◆ タスクの目的 ◆
ディスポーザー実証実験の記事のうち、「農水省が9年度から実施してい」を含む語句で始まり「民の話などを聞いてまとめた。」で終わる範囲を、一字一句変えずに引用すること。

◆ 抜粋 ◆
****************************************

フィールド調査 : 富山県魚津市

フィールド調査 ディスポーザ設置の実証実験現場を訪ねて

-富山県魚津市・東城地区農業集落排水施設-(公共投資ジャーナル社「集落排水情報」1999.8.31号より転載)

 農水省が9年度から実施している「農業集落排水施設を活用した生活排水・生ゴミ一体処理システム検討調査」の一環として、今年3月に富山県魚津市の農業集落排水・東城地区の各家庭にディスポーザーを取り付け、ディスポーザーで砕いた生ゴミを集排施設に流すことによる管路や水質への影響の調査が行われている(本誌358号参照)。東城地区内の全76世帯のうち、68世帯に70台のディスポーザーが設置され、来年3月までの1年間をかけて調査を実施。今、下水道においてディスポーザー導入の論議が盛んに行われており、本調査は集排関係者よりもむしろ下水道関係者の注目を浴びている。設置後約半年が経過しているが、本紙記者がこのほど現地を訪れ、ディスポーザー設置後の集排施設の状況や、住民の生活の変化など取材。地域住民にとってディスポーザーを使うことが日常となりつつある中で、ディスポーザーの導入が集排施設や住民の意識にどのような影響を与えているか、市の集排担当や住民の話などを聞いてまとめた。

****************************************

◆ 生データ ◆

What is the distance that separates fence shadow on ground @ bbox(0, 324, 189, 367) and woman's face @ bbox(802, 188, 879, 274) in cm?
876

****************************************

◆ 演習結果 ◆
農水省が9年度から実施している「農業集落排水施設を活用した生活排水・生ゴミ一体処理システム検討調査」の一環として、今年3月に富山県魚津市の農業集落排水・東城地区の各家庭にディスポーザーを取り付け、ディスポーザーで砕いた生ゴミを集排施設に流すことによる管路や水質への影響の調査が行われている(本誌358号参照)。東城地区内の全76世帯のうち、68世帯に70台のディスポーザーが設置され、来年3月までの1年間をかけて調査を実施。今、下水道においてディスポーザー導入の論議が盛んに行われており、本調査は集排関係者よりもむしろ下水道関係者の注目を浴びている。設置後約半年が経過しているが、本紙記者がこのほど現地を訪れ、ディスポーザー設置後の集排施設の状況や、住民の生活の変化など取材。地域住民にとってディスポーザーを使うことが日常となりつつある中で、ディスポーザーの導入が集排施設や住民の意識にどのような影響を与えているか、市の集排担当や住民の話などを聞いてまとめた。